Roberto Marcora mi riceve al prestigioso Tennis Club Milano “Alberto Bonacossa”. Qui lui si allena da un anno e mezzo ed è ormai diventato la sua “seconda casa”.
Ho pensato di intervistarlo dopo che al challenger di Guangzhou (Cina), disputatosi dal 9 al 15 Marzo scorso, ha raggiunto la finale. I punti ATP conquistati gli hanno permesso di raggiungere la 181ma posizione nel ranking mondiale e di diventare il settimo giocatore più forte d’Italia.
Altissimo (sfiora i due metri!), capelli ricci, rilassato.

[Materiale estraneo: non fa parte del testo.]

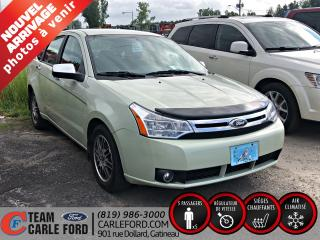 Used 2011 Ford Focus Ford Focus SE 2011, Siège chauffant, for sale in Gatineau, QC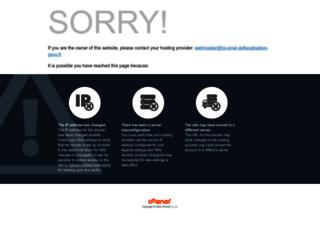 Décret Pinel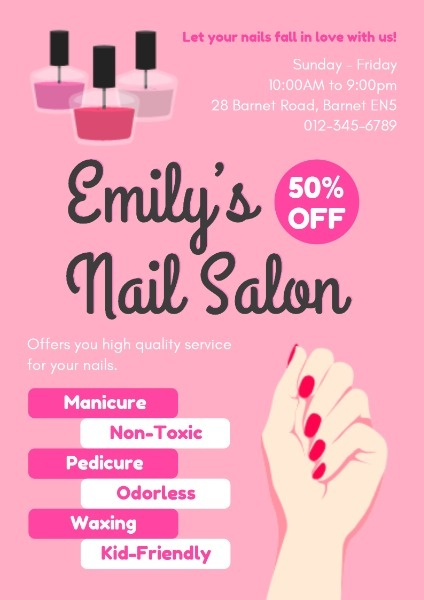 online nail salon poster template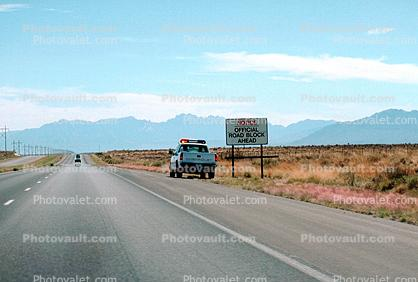 Notice -  Road Block Ahead, White Sands Missile Range, New Mexico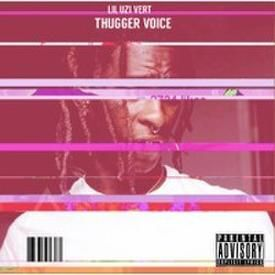 Thugger Voice (Prod. by Charlie Heat)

Dallo sguardo e dal modo di porsi si capisce subito che è un bravo ragazzo. Dopo le presentazioni, ci accomodiamo nel bar della elegante Club House, costruita nel 1923 su progetto commissionato all’architetto milanese Giovanni Muzio dal Conte Bonacossa. Pavimenti a mosaico, marmi ovunque, arredi d’epoca ed ampie vetrate dell’edificio in stile neo-classico fanno immediatamente percepire l’importanza del luogo.
Inizia una cordiale chiacchierata, durante la quale Roberto racconta che nell’inverno del 2009, a vent’anni, ha deciso seriamente di fare il tennista, in modo professionale, grazie anche all’appoggio di chi ha creduto in lui, come il suo sponsor italiano Lotto. Prima era solo una forte passione, ora invece la sua vita ruota intorno al tennis.

Sei stato incentivato a diventare professionista dalla tua passione per il tennis o dai risultati che arrivavano?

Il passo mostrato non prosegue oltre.